I've tried setting the DDR2 OverVoltageControl setting to something higher than the default (only options are +0.1V, +0.2V, ... , +0.7V -- haven't tested yet). However, even when I change the "DDR2 Overvoltage Control" to be +0.1, but I can't step any more than just by 0.1 up to 0.7 differences. I'm not really sure where to go from here, how to find out what my RAM voltage really is, etc. Any suggestions on how to view actual voltage for RAM and other basic hardware needs. I also don't lke only being able to step (.1, .2, .3, etc. to .7) in the single digits but.

Again, I'm not sure where to go from here.

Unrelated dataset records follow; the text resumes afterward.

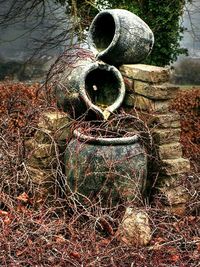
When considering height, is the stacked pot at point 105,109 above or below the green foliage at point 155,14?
above

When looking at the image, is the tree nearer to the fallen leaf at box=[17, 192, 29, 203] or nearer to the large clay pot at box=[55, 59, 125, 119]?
the large clay pot at box=[55, 59, 125, 119]

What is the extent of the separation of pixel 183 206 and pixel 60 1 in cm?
702

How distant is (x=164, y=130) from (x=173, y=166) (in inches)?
13.6

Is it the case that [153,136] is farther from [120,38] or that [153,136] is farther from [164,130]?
[120,38]

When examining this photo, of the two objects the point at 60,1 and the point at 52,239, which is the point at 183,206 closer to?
the point at 52,239

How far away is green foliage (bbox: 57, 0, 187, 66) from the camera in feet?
35.9

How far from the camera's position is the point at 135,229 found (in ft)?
17.6

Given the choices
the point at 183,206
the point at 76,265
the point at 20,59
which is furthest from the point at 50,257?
the point at 20,59

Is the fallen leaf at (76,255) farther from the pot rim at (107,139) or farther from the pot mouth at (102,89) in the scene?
the pot mouth at (102,89)

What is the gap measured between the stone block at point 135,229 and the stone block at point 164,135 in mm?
873

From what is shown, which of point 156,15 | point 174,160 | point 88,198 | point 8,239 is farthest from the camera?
point 156,15

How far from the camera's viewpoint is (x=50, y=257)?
4.96 metres

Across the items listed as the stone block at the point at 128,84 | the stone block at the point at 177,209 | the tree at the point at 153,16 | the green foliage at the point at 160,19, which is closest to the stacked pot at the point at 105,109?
the stone block at the point at 128,84

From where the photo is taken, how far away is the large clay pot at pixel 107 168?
568 cm
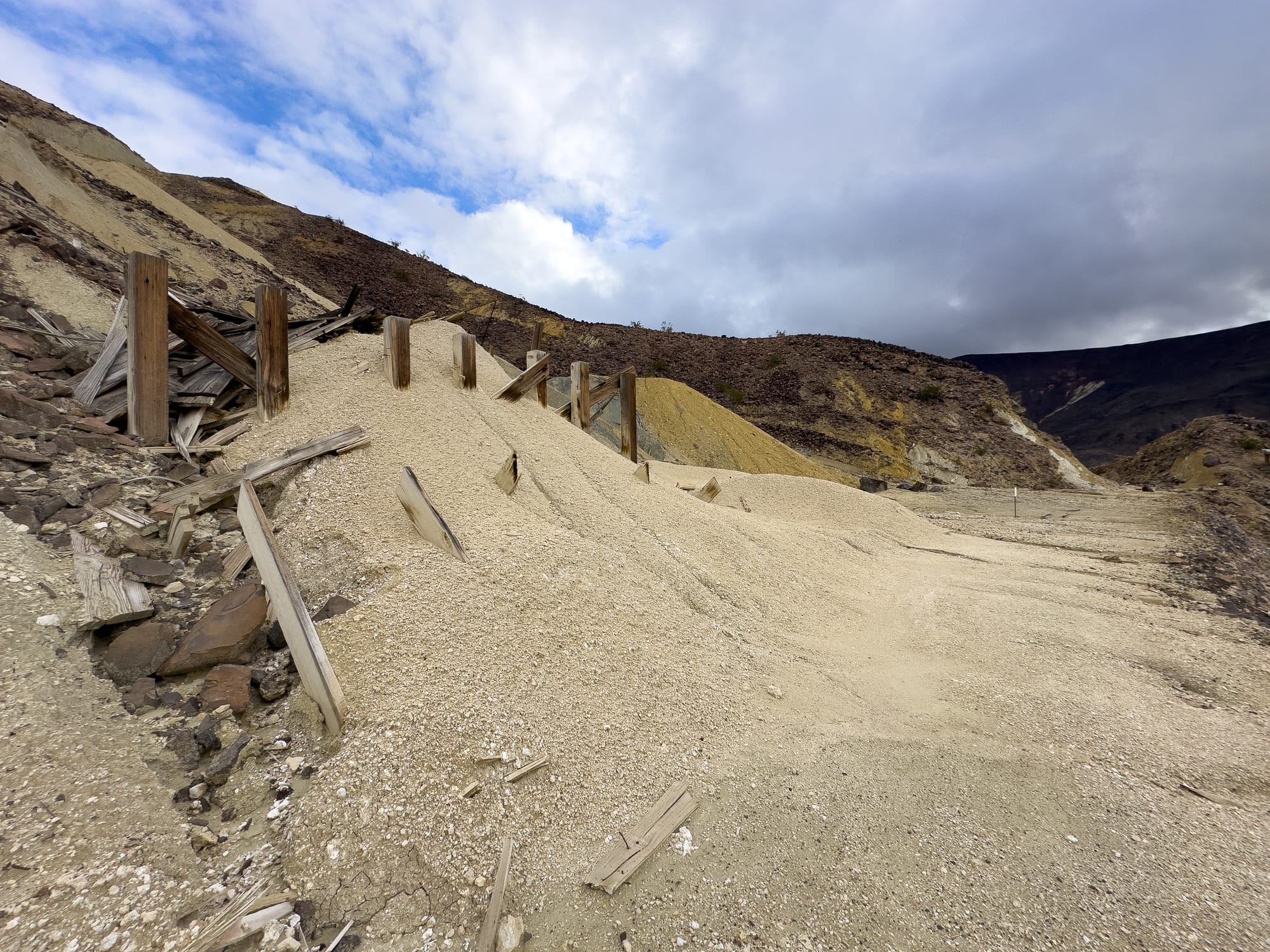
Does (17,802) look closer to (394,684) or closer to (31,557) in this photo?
(394,684)

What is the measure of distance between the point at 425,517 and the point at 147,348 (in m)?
2.55

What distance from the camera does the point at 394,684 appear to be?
2199mm

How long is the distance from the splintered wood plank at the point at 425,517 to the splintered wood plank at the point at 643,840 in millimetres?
1528

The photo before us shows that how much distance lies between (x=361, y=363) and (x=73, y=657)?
3.02m

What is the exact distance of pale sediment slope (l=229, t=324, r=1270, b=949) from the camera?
1.83m

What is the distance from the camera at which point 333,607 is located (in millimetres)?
2564

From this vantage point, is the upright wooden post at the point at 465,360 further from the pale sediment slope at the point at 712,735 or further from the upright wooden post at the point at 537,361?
the upright wooden post at the point at 537,361

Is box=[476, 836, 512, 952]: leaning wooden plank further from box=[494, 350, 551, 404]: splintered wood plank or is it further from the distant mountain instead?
the distant mountain

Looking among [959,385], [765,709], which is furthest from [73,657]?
[959,385]

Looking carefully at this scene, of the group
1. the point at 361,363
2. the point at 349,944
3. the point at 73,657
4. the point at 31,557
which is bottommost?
the point at 349,944

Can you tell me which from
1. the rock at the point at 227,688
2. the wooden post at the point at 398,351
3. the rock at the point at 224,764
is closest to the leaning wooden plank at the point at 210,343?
the wooden post at the point at 398,351

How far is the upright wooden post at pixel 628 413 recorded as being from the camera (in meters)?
7.43

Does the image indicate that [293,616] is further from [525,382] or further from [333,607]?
[525,382]

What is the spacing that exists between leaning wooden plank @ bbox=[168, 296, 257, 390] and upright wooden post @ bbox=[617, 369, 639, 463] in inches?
168
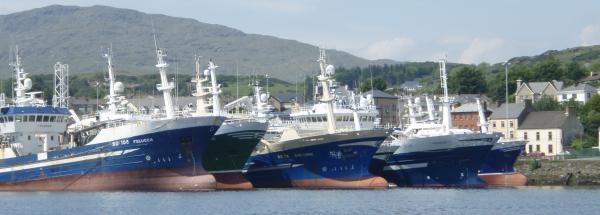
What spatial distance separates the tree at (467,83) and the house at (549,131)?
46.0m

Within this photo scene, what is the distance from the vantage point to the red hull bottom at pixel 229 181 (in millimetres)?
80375

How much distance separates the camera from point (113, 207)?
59688 millimetres

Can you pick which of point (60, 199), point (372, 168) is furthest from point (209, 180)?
point (372, 168)

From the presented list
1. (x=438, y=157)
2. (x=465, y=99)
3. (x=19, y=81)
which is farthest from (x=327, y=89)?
(x=465, y=99)

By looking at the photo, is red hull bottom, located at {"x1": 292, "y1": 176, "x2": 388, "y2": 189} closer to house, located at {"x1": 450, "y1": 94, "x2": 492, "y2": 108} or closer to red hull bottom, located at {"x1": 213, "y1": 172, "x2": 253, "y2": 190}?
red hull bottom, located at {"x1": 213, "y1": 172, "x2": 253, "y2": 190}

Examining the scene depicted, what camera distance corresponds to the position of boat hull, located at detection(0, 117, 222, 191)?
72938 mm

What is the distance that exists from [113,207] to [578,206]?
24519 millimetres

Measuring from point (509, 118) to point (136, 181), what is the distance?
2638 inches

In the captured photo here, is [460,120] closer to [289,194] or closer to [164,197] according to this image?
[289,194]

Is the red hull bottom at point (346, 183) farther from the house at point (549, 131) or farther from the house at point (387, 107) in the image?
the house at point (387, 107)

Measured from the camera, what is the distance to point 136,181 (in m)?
73.4

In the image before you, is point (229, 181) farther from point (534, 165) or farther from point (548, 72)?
point (548, 72)

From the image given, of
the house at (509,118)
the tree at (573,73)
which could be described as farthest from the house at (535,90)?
the house at (509,118)

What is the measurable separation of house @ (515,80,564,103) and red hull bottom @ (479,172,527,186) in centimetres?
7060
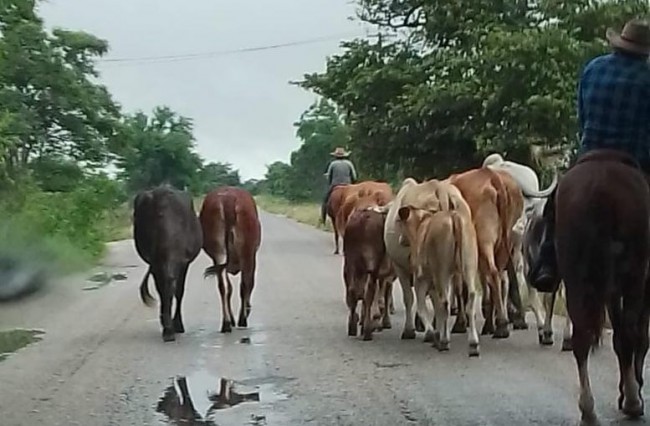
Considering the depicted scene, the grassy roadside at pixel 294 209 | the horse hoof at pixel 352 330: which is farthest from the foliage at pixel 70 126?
the horse hoof at pixel 352 330

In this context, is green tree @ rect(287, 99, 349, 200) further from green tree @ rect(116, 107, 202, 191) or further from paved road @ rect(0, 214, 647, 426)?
paved road @ rect(0, 214, 647, 426)

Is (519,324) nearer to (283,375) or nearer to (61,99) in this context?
(283,375)

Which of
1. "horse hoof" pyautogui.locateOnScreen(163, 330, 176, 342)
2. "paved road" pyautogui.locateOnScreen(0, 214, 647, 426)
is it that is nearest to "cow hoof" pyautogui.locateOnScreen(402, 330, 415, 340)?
"paved road" pyautogui.locateOnScreen(0, 214, 647, 426)

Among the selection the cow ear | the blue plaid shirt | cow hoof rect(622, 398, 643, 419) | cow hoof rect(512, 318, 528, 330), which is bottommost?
cow hoof rect(512, 318, 528, 330)

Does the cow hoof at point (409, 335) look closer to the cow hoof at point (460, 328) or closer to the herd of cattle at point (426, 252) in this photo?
Answer: the herd of cattle at point (426, 252)

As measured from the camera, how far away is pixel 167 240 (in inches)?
545

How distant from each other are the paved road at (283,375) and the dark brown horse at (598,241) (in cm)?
75

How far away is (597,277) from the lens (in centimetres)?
817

Any quidance?
 

Ed-B

Distinguished
Dec 28, 2006
24
0
18,510
I have had similar problems and traced it back to Windows Updates, I deleted the latest updates and now everything is OK. I think Microsoft is trying to sabatage XP users into buying Vista.
Ed
 

vegeta

Distinguished
Nov 23, 2007
6
0
18,510
Mate, i have had a similar problem to you, and i have put it down to RAM temperature. I have 2x1gb OCZ and 2x1gb geil, and after awhile of use felt the top of the ram and it is seriously HOTTTT. i purchased a ram cooler made by OCZ but haven't had a chance to use it proper since i did a bios flash and routed my p5b-deluxe :-|
If i increased the voltage up from 1.8v to past 1.9v it would error quicker as it was producing more heat. if i had each stick in separately then they would work fine. put them all back in and they would error after awhile. they SEEMED to work fine at the speed of 266mhz which is inline with my fsb of the CPU (e6400) but 333mhz which is what the ram is rated at would error.
it isn't anything to do with your OS or updates/patches as when your running memtest from the cd its separate from your OS ;-) if i were you i would try the ram at the slowest speed (333mhz) and relax the timings rite down to 5-5-5-15 with 1.8v and tester-out. if you have probs, just try 2 sticks, or getting a nice strong fan in there aiming RITE at your ram. but trying 2 sticks first is the easiest way as that'll keep them ALOT cooler. like i said, mine seriously woulda almost been catchin on fire. freakin HOTTTTTTTT
if anyone no's what the safe temp of ram is that'd be good to no! :p
let me know how you go lad! im still waitin on me new mobo to start testing and finding how things go for me with this new ram cooler.